Three silent seconds.
‘Sorry to interrupt.’ Her eyes circled the room, making sure she had everyone’s attention. ‘But I think I finally got something.’
Forty-Five
DA Bradley motioned Alice into the office as if it were his own. He waited for her to close the door behind her.
‘So what have you got?’ he asked, throwing the autopsy-report copy on Captain Blake’s desk.
‘I’ve spent all morning going through the long list of names of criminals who were prosecuted by Derek Nicholson.’ She nodded at Hunter. ‘This time I went back fifteen years. I looked for links concerning the two victims. Mainly someone who’d been apprehended by Nashorn, and subsequently prosecuted by Nicholson.’ She fetched four sheets of paper from the green plastic folder she had with her and handed one to each person in the room. ‘Out of all the criminals Nashorn busted in the twelve years he was a detective, Nicholson prosecuted thirty-seven of them.’
Everyone’s attention moved to the names on the list.
‘Thirty-seven? There are only twenty-nine names here,’ DA Bradley said, his eyebrows rising slightly.
‘That’s because I did a preliminary check on the initial thirty-seven,’ Alice clarified. ‘Eight have already died. The problem is, all thirty-seven of them were just your average street criminal – armed robbery, mugging, drug dealing, sex exploitation, aggravated assaults, gang members, that kind of thing. When I checked their background, I got nothing but school dropouts and poorly educated people who came from broken homes and abusive parents. People with explosive tempers who just don’t fit the pattern.’
‘What pattern are you talking about?’ the DA asked.
‘The pathologist’s report from Nicholson’s autopsy suggested that the killer had some sort of medical knowledge,’ Alice explained.
‘That was further confirmed after Nashorn’s examination this morning,’ Garcia added.
‘So that would back up my argument,’ Alice proceeded. ‘The criminals on this list don’t have the level of education needed to be able to commit the kind of murders we’re investigating. They just wouldn’t have the knowledge, the patience, or the determination to dismember a victim and create the sculptures.’
‘So what you’re saying is that none of the names on this list is worth investigating?’ Captain Blake said with lilt in her voice. ‘So what’s the point in handing it to us?’ She dropped the list on her desk carelessly.

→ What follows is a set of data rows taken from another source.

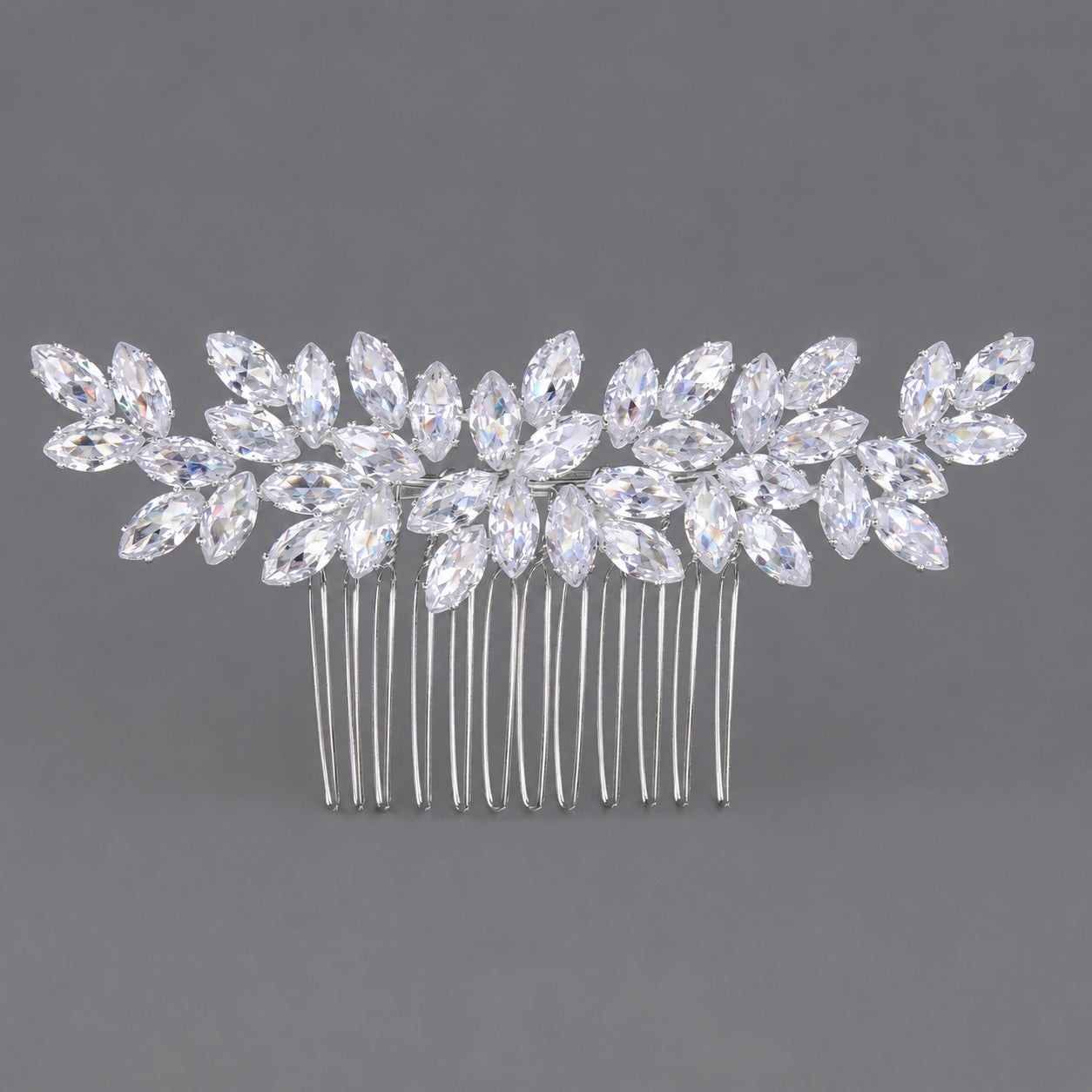 Vintage Floral Zircon Hair Comb Elegant Bridal Headpiece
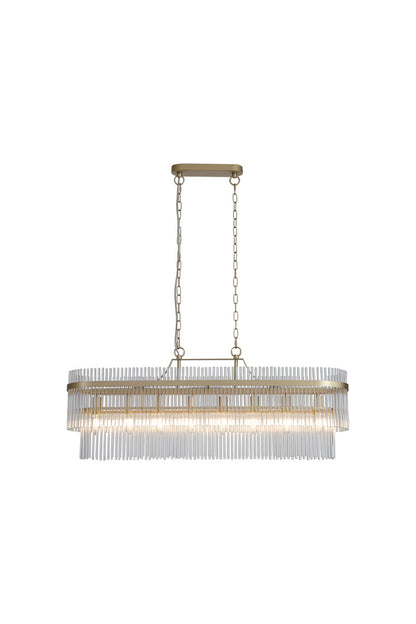 Lara Oval Gold Metal and Glass Pendant Lamp
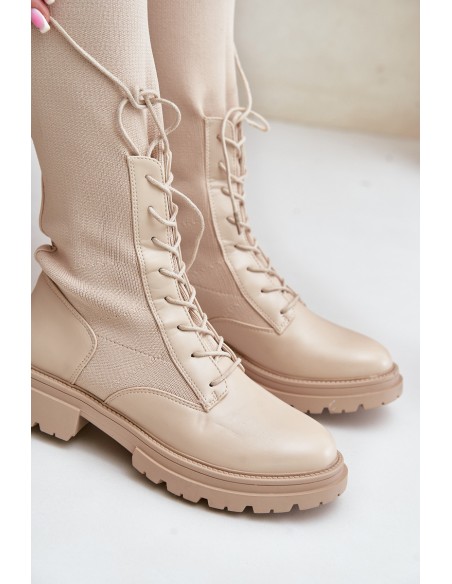 Lace-up boots with elastic shaft black Vamilena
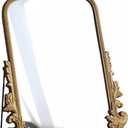 Large Vintage Gold Table Mirror  16" x 20" Antique Arched Design with Wooden Frame, Oversized Vanity Mirror for Bedroom, Living Room, Makeup Table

‘No,’ Alice shot back in the same tone. ‘What I’m saying is that that’s my opinion. I compiled the list because that was my job. In all the years I’ve worked for the DA’s office, one thing I’ve learned is that time is a precious commodity in any investigation. But if you have the resources and the time to investigate all twenty-nine names on that list, then please be my guest.’
DA Bradley smiled like a proud father as he looked at Captain Blake. The only thing missing was the sentence ‘That’s my girl’.
Hunter saw a muscle flex on the captain’s jaw. ‘But this isn’t what you’re excited about,’ he quickly intervened. ‘You found something else, didn’t you?’
A new glint brightened Alice’s eyes. ‘After I finished going over that list, I had an idea. I thought that maybe we could look at this from a different angle.’
‘And which angle is that?’ The captain’s voice was still dry.